The Pakistan government approved a staggering 66 per cent increase in the discretionary budget for parliamentarians, reaching a record Pak Rs 116 billion for the outgoing fiscal year.
This decision continues the ‘reckless’ fiscal policy that is pushing Pakistan closer to default, The Express Tribune reported.
It seems the government is neglecting the revival of the International Monetary Fund (IMF) programme. It is spending money in complete breach of the understanding reached with the IMF in February this year, which aimed to restrict the primary deficit to just 0.5 per cent of the GDP.
For the outgoing fiscal year, the federal budget deficit is now projected to be around Rs 6.4 trillion or 8.1 per cent of the Gross Domestic Product (GDP), surpassing the target of Rs 4.5 trillion.
The government had initially allocated Rs 70 billion for parliamentarians’ schemes in the current fiscal year, a sum that has proven insufficient due to competing demands for additional funds by the 13 coalition parties, The Express Tribune reported.
This decision comes at a critical time when Pakistan is facing the threat of default and urgently needs to negotiate debt restructuring with domestic banks and international creditors to create some fiscal space.

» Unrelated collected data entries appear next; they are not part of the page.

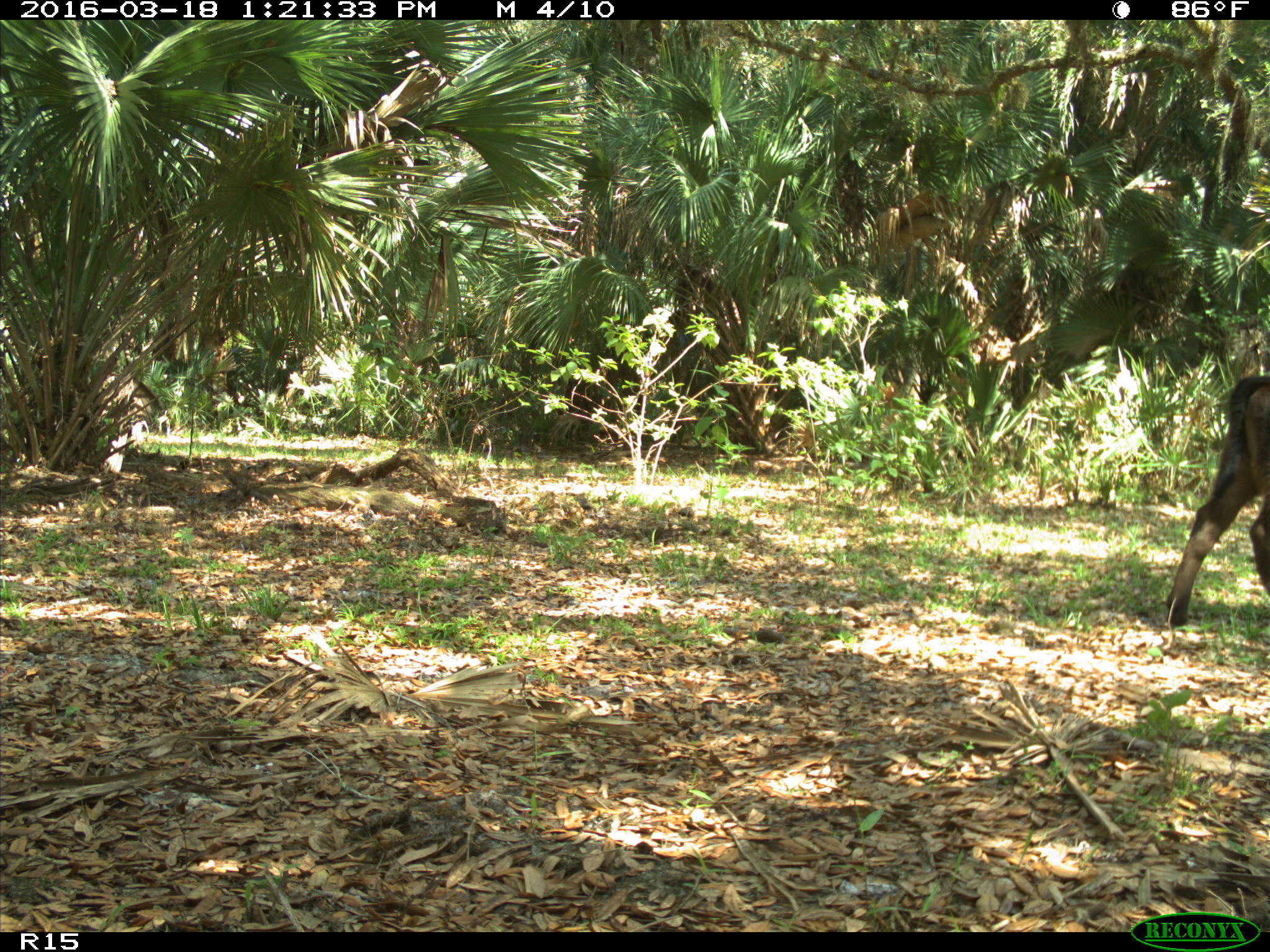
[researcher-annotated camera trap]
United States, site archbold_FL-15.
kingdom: Animalia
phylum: Chordata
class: Mammalia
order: Artiodactyla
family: Bovidae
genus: Bos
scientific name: Bos taurus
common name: domestic cow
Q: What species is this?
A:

However, instead of taking a prudent approach, the government is allocating funds to schemes where the chances of misuse are high due to the lack of proper scrutiny, The Express Tribune reported.
The coalition government had previously decided to allocate Rs 500 million to each Member of the National Assembly (MNA), which has now been substantially increased in an attempt to appease the coalition partners.